Avoiding Chemicals of Concern in Your Cosmetics

1-Read the labels before you put an item into your shopping cart. Avoid the chemicals of concern listed above.

2-Check specific cosmetic products against the list of problem chemicals here: Environmental Working Group’s Skin Deep platform

3-DIY it…There are many recipes available online (as well as numerous “how to” videos) for making a variety of personal care products and cosmetics on your own using nontoxic ingredients.  You can make anything from your own toothpaste, mouthwash, shampoo and conditioner, to lip balms, moisturizers, mascara, blush, and much more. You can start by scrolling down to the bottom of this blog post and enter words into the search bar like “DIY” or “Solutions” and the specific type of cosmetic or personal care product you are looking for.

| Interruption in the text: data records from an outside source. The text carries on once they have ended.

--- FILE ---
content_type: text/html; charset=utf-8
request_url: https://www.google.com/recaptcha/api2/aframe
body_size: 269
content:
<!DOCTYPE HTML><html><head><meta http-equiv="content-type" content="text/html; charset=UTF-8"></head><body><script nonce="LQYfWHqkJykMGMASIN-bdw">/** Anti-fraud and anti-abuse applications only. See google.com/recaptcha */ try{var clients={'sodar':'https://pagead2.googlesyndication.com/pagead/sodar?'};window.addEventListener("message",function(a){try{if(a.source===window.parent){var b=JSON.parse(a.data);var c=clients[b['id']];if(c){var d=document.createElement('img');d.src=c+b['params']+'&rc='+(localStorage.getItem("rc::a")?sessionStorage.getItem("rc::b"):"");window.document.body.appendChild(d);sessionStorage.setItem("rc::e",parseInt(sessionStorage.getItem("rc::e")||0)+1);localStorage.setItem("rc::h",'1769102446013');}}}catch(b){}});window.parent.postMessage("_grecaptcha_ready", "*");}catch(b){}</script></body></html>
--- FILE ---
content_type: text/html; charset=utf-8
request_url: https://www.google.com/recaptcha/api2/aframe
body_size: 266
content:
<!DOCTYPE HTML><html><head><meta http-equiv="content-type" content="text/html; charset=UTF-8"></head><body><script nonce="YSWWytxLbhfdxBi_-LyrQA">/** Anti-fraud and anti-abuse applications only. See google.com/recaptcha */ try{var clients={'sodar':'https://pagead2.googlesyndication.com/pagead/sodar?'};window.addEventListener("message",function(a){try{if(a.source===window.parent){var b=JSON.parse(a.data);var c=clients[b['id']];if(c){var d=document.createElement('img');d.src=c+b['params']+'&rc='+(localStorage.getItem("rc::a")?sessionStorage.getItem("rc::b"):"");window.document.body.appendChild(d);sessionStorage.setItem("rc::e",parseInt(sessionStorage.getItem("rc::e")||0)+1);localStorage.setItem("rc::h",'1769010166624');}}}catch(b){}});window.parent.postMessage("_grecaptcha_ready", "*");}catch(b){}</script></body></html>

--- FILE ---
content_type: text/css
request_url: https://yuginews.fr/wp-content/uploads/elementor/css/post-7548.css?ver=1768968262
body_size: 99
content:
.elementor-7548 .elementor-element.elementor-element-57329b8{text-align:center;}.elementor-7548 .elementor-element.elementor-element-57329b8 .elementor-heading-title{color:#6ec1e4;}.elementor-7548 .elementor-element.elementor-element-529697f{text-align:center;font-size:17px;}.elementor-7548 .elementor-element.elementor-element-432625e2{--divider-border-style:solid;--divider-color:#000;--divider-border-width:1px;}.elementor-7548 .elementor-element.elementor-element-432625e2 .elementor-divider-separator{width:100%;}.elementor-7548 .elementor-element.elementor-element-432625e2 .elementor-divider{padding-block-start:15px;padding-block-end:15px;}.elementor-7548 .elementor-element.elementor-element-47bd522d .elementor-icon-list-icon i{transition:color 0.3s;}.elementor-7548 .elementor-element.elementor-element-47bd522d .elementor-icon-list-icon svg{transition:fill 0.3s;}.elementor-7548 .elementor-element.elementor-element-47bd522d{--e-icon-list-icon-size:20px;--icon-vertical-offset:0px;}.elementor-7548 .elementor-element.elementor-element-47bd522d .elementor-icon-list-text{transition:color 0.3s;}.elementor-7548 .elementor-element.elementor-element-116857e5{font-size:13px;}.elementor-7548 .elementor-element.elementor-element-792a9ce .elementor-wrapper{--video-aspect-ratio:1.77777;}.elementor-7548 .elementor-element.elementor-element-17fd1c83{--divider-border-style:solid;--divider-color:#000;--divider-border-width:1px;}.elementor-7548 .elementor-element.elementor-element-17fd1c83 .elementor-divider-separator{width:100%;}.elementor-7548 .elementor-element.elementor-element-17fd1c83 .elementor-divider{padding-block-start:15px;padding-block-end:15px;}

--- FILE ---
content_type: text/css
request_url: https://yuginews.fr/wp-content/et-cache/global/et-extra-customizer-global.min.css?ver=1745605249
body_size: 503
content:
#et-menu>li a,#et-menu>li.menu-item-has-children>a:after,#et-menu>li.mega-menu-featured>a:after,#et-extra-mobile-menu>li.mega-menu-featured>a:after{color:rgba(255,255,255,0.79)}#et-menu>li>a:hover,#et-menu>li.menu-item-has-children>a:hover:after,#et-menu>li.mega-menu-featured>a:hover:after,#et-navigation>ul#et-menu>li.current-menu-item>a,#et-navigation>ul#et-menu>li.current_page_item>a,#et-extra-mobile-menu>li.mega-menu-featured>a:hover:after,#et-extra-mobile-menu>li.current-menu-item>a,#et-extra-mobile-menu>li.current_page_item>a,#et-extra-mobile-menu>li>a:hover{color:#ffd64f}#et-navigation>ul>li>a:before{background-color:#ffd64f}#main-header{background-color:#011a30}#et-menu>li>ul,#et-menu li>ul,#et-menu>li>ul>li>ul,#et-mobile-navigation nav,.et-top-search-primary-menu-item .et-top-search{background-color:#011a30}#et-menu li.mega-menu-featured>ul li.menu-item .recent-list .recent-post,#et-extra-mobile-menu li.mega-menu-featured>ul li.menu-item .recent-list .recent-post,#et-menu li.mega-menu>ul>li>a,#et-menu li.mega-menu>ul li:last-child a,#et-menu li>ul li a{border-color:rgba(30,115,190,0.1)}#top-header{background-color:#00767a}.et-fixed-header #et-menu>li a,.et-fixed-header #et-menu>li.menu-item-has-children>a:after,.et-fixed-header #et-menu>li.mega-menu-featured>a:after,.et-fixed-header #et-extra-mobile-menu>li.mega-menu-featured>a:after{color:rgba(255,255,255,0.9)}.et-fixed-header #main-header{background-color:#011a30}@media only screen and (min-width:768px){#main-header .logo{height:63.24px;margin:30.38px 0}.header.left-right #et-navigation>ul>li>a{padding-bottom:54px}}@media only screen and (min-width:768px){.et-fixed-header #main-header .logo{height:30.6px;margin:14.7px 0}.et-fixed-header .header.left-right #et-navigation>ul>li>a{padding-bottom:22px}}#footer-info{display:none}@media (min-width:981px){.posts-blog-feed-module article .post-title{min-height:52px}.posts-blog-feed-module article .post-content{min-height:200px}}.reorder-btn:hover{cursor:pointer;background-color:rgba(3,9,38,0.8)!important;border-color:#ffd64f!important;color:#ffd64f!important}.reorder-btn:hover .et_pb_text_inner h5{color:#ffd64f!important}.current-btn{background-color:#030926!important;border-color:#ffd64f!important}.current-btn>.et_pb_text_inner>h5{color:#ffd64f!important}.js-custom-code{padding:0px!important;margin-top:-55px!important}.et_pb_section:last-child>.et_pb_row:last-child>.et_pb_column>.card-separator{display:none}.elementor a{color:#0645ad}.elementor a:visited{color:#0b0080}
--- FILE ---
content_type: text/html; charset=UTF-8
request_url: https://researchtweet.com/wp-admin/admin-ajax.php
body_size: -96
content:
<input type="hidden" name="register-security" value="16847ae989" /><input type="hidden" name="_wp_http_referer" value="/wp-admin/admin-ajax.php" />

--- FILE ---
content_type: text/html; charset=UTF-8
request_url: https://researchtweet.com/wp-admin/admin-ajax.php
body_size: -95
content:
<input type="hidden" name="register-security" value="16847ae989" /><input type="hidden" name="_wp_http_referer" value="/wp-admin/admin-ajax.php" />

4-Buy personal care products and cosmetics that have an “organic” certification label**.  (Avoid products where labels merely say “natural ingredients” or even “contains organic ingredients”.)

**In order to be certified organic, a producer has to be approved by a certification agency (in the U.S. that is the USDA) and meet specific requirements including proving that ingredients are free of any toxic chemicals, are grown in soil that has not used prohibited chemicals like synthetic pesticides, and that the products have been harvested and prepared with the use of nontoxic, organic ingredients.